We use the adhesion model to study the formation process of large-scale structures due to nonlinear gravitational growth of small initial fluctuations in the universe dominated by dark matter. First, we test the adhesion model against two-dimensional (512 x 512) N-body simulations with initial power-law spectral indices n = -2, 0, +2, and various cutoffs. We find that the adhesion model imitates the skeleton of the structure extremely well for all choices for the parameters of the initial spectra until the stage when the nonlinear scale reaches the correlation length R(phi) of the initial gravitational potential. The adhesion model naturally explains the origin of large-scale coherent structures such as superpancakes and superfilaments, as a result of coherent motion of clumps due to large-scale inhomogeneities in the initial gravitational potential. This can happen in all kinds of initial conditions, not just traditional " pancake " models.
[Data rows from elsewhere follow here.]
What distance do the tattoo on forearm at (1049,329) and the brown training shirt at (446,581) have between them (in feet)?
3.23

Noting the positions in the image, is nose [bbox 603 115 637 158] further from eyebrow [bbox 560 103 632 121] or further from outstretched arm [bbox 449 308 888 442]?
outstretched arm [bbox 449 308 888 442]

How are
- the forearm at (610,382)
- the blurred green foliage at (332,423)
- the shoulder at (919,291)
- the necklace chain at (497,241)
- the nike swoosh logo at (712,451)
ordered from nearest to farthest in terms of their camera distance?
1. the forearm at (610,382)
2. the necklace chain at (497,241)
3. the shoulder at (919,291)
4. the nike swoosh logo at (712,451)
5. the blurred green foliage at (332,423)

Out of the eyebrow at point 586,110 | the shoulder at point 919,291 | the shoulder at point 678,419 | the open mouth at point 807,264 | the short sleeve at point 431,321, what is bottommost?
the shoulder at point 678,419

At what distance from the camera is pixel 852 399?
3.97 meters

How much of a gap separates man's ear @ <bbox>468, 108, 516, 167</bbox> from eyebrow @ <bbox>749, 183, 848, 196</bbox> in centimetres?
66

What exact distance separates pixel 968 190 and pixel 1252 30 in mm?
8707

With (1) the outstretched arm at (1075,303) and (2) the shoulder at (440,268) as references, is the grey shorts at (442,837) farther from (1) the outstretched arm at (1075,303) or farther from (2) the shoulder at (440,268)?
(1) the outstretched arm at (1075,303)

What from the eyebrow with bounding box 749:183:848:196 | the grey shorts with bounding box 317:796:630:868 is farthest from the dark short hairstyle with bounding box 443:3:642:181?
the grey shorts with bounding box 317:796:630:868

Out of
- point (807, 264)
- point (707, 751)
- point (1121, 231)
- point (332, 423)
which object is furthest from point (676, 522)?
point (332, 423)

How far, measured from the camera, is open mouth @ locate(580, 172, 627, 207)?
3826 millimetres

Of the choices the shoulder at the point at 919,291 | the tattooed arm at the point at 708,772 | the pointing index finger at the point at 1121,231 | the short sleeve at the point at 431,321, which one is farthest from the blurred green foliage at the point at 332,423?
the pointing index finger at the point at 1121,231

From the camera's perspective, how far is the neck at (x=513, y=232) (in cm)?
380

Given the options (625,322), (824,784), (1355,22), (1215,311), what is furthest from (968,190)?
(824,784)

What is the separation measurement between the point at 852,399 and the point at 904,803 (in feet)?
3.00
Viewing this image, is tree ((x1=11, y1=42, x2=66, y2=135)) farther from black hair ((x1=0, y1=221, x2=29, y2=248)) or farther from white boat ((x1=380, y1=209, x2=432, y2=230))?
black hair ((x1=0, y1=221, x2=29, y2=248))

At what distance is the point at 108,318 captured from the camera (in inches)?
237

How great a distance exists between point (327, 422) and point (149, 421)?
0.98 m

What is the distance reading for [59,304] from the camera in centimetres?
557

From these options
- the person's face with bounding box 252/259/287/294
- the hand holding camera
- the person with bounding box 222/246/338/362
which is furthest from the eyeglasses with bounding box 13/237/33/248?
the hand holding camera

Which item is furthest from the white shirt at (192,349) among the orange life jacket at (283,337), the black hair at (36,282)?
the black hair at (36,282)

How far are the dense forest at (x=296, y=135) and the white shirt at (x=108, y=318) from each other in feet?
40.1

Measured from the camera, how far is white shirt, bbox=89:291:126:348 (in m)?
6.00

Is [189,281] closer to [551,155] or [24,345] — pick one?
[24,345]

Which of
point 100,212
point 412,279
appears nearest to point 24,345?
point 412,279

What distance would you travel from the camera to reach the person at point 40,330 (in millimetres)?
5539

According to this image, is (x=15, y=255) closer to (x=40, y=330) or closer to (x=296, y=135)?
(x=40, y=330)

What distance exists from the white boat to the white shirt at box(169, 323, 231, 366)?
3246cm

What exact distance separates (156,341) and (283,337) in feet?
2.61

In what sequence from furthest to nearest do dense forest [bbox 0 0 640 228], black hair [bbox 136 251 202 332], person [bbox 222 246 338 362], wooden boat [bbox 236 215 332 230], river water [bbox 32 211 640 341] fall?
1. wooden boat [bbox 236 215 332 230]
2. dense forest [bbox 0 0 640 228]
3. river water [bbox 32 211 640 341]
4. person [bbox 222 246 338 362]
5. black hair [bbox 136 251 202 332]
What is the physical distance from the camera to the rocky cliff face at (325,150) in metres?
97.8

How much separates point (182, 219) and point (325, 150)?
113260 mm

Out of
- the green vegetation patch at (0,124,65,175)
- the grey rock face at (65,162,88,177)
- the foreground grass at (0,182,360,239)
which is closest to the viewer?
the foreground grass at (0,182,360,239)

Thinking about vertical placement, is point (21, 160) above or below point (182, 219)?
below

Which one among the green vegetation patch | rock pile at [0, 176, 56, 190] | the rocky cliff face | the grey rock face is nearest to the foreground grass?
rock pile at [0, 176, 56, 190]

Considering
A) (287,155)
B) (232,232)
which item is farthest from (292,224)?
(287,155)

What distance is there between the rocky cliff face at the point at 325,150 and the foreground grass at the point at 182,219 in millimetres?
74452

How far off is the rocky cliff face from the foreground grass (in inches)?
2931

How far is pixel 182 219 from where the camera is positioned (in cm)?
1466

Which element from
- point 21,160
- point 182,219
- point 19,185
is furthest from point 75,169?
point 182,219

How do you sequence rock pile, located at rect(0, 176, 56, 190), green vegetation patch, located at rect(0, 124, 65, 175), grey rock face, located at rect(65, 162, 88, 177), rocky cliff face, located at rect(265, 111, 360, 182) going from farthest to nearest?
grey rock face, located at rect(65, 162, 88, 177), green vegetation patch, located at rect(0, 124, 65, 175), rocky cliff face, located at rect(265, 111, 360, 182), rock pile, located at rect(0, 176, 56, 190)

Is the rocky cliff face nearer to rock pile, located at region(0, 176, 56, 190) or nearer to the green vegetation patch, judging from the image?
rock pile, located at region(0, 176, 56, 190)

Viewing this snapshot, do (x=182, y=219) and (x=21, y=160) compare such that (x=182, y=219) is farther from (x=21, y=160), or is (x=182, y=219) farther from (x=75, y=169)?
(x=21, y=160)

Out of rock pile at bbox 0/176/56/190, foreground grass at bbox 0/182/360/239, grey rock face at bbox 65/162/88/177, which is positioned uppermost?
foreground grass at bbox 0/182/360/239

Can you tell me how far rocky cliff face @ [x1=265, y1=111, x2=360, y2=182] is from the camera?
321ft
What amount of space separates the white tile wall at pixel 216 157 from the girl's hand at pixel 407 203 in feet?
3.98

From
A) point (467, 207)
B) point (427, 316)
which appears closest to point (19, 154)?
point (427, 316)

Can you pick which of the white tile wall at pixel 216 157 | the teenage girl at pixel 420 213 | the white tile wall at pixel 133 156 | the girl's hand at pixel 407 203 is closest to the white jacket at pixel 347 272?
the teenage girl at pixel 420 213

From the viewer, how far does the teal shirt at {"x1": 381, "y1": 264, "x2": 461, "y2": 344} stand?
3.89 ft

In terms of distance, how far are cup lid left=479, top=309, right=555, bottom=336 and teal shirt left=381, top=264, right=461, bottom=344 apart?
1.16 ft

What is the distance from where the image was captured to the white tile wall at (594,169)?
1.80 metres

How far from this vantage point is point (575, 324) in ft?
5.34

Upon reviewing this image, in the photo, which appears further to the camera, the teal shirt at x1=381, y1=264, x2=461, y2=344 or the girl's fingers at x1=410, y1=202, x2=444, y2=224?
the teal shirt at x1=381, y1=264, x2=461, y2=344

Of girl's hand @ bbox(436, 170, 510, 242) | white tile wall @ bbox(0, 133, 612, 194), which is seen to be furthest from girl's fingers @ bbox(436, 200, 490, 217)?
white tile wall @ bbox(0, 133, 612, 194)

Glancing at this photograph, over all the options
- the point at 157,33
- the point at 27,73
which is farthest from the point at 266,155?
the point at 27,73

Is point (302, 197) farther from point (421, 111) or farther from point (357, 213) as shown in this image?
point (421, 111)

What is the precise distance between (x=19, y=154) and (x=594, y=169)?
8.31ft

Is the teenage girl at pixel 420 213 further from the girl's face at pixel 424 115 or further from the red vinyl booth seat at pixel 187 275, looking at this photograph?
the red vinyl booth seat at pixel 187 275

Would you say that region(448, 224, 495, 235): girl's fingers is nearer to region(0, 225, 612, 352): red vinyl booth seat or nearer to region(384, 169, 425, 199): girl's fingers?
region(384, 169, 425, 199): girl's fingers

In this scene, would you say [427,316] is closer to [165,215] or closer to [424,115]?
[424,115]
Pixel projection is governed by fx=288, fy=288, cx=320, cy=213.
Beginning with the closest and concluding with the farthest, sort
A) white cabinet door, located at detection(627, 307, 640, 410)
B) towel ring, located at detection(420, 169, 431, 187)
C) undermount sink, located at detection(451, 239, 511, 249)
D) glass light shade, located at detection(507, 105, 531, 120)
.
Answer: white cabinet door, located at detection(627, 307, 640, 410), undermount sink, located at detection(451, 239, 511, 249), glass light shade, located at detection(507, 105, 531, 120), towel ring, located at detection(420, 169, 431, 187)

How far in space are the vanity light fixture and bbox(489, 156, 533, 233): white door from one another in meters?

Coherent structures can form up to size approximately R(phi) and beyond R(phi) nonlinear evolution does not produce extended coherent objects. We find that clumps of mass identified in the N-body simulations correspond to several knots in the adhesion model, which influences the way of calculating the mass distribution function. We also find that the distribution functions of velocities and masses of clumps and areas of cells in the adhesion model satisfy self-similar scaling laws of the n = 2 model.